[Input data]
• • • •

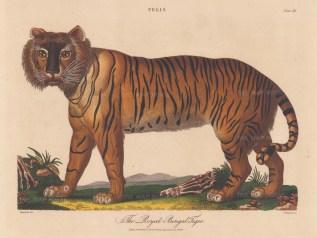 "Wilkes: Royal Bengal Tiger. 1810. An original hand coloured antique copper engraving. 11"" x 8"". [NATHISp8148]"
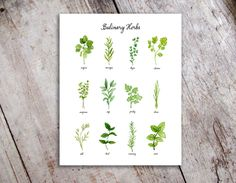 Kitchen Herbs Watercolor Art Print. This print features original illustrations painted in watercolor by Stephanie Hathaway. Please note that colors may differ slightly from what you see on your screen. This piece is printed on heavy stock, acid free watercolor paper. Just know that lots of love and care has gone into the design and production of these prints. Included on this print: cilantro, chives, marjoram, mint, oregano, parsley, rosemary, sage, tarragon, thyme, basil and dill. This is…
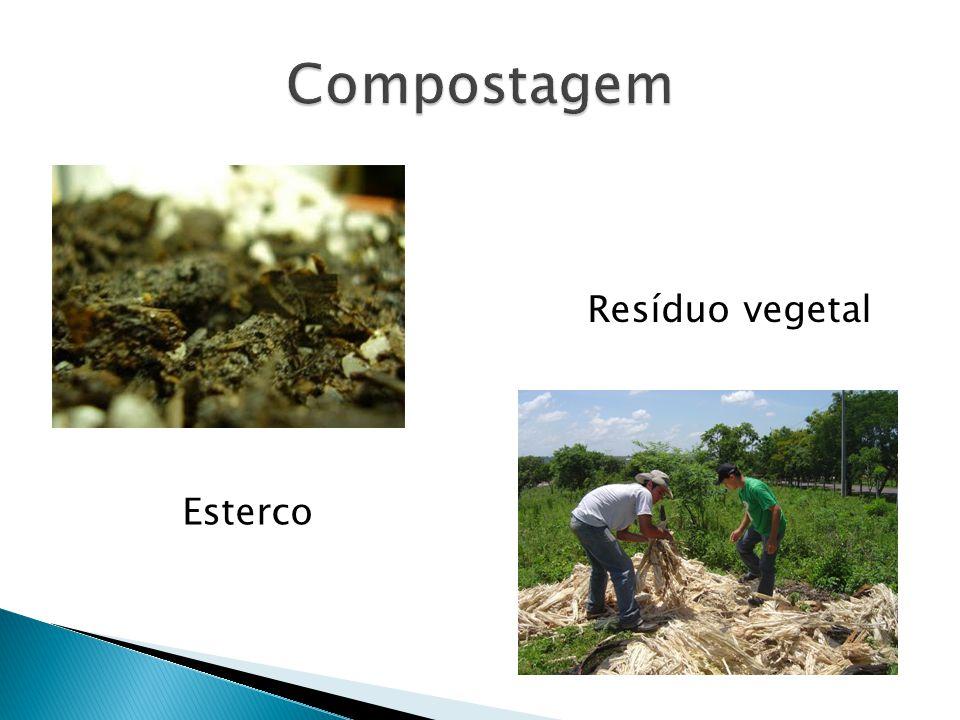 Esterco Resíduo vegetal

• • • •

[Work to complete] Transcribe each line of the material above verbatim, but do not include the images.

[Exercise solution]
 "Wilkes: Royal Bengal Tiger. 1810. An original hand coloured antique copper engraving. 11"" x 8"". [NATHISp8148]"
 Kitchen Herbs Watercolor Art Print. This print features original illustrations painted in watercolor by Stephanie Hathaway. Please note that colors may differ slightly from what you see on your screen. This piece is printed on heavy stock, acid free watercolor paper. Just know that lots of love and care has gone into the design and production of these prints. Included on this print: cilantro, chives, marjoram, mint, oregano, parsley, rosemary, sage, tarragon, thyme, basil and dill. This is…
 Esterco Resíduo vegetal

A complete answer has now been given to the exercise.